Ensembling for Text Generation in Large Language Models (LLMs)

Model ensembling is a well-established technique in Natural Language Processing (NLP) that involves combining the predictions of multiple models to achieve improved performance and robustness. This principle extends effectively to Large Language Models (LLMs), particularly for tasks involving text generation.

1. What is Model Ensembling?

Model ensembling refers to the method of aggregating predictions from multiple models to generate a final output that is more accurate or stable than any single model alone. This technique can be applied in various forms:

• Model Ensembling: Using multiple distinct LLMs, each receiving the same prompt, and combining their outputs.
• Prompt Ensembling: Using a single LLM with multiple different formulations of the same task (prompts), and combining the outputs.
• Output Ensembling: Using a single LLM with a single prompt, but sampling multiple outputs from it and selecting the best one or aggregating them.

These techniques are powerful because they allow capturing a broader range of reasoning paths, linguistic expressions, and solution strategies.

2. Prompt Ensembling in LLMs

Prompt ensembling involves prompting a single LLM using different formulations of the same task.

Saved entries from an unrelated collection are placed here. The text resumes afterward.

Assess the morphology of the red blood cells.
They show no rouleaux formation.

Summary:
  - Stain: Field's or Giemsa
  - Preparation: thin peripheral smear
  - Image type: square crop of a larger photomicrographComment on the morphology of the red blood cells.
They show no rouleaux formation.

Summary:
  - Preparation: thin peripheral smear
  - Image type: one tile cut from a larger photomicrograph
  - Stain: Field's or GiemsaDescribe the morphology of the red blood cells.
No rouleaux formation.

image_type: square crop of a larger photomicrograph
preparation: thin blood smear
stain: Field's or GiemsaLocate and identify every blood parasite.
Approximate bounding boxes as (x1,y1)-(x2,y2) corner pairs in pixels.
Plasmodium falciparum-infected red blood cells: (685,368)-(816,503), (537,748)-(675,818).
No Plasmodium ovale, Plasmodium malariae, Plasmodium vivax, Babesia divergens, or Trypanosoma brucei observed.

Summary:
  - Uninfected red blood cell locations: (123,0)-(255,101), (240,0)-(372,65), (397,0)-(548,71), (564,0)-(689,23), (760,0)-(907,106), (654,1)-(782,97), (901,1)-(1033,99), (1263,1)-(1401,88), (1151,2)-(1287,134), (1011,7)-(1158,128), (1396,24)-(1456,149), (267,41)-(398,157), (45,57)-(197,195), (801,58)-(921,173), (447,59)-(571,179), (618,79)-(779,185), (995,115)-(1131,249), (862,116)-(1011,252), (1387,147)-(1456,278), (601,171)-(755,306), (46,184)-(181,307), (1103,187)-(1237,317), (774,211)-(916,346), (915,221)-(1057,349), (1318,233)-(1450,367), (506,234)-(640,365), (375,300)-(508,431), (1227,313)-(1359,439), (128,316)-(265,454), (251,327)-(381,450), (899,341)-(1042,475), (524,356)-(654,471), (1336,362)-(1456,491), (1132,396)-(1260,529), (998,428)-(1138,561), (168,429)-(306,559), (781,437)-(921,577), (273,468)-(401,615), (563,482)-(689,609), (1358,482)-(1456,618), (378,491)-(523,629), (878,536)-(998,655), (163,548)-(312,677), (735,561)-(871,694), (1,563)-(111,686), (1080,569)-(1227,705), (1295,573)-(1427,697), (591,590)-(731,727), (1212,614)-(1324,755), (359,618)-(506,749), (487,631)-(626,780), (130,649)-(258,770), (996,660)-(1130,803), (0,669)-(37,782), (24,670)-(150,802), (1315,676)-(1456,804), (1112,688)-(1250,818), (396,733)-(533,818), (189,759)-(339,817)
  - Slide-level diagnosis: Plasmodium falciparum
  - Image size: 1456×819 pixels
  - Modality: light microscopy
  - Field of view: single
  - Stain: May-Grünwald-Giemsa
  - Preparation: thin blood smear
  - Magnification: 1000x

For instance, to simplify text, we can use diverse prompts such as:

• "Make this text simpler."
• "Condense and simplify this text."
• "Rewrite for easy reading."

Each prompt may elicit a slightly different response. These varied outputs can then be combined to produce a more effective or balanced final output.

Formal Definition

Let ${x_1, x_2, \dots, x_k}$ be a set of $k$ distinct prompts for a given task. An LLM generates an output for each prompt, denoted by $\hat{y}_i$, using:

$\hat{y}_i = \text{argmax}_y P(y | x_i)$

These individual outputs are then merged using a combination function:

$\hat{y} = \text{Combine}(\hat{y}_1, \hat{y}_2, \dots, \hat{y}_k)$

3. Combination Strategies

Several strategies exist to combine predictions from different prompts or outputs:

• Majority Voting: Select the output that is most frequently agreed upon among the variants.
• Overlap Selection: Choose the output that shares the most tokens or semantic meaning with other generated outputs.
• Token-Level Averaging: At each generation step, average the token probabilities across different prompts and select the token with the highest average probability.

The formula for token-level averaging at the $j$-th token position can be represented as:

$\hat{y}j = \text{argmax}{y_j} \sum_{k=1}^{K} \log P(y_j | x_k, \text{history})$

where $K$ is the number of prompts, and history represents the previously generated tokens.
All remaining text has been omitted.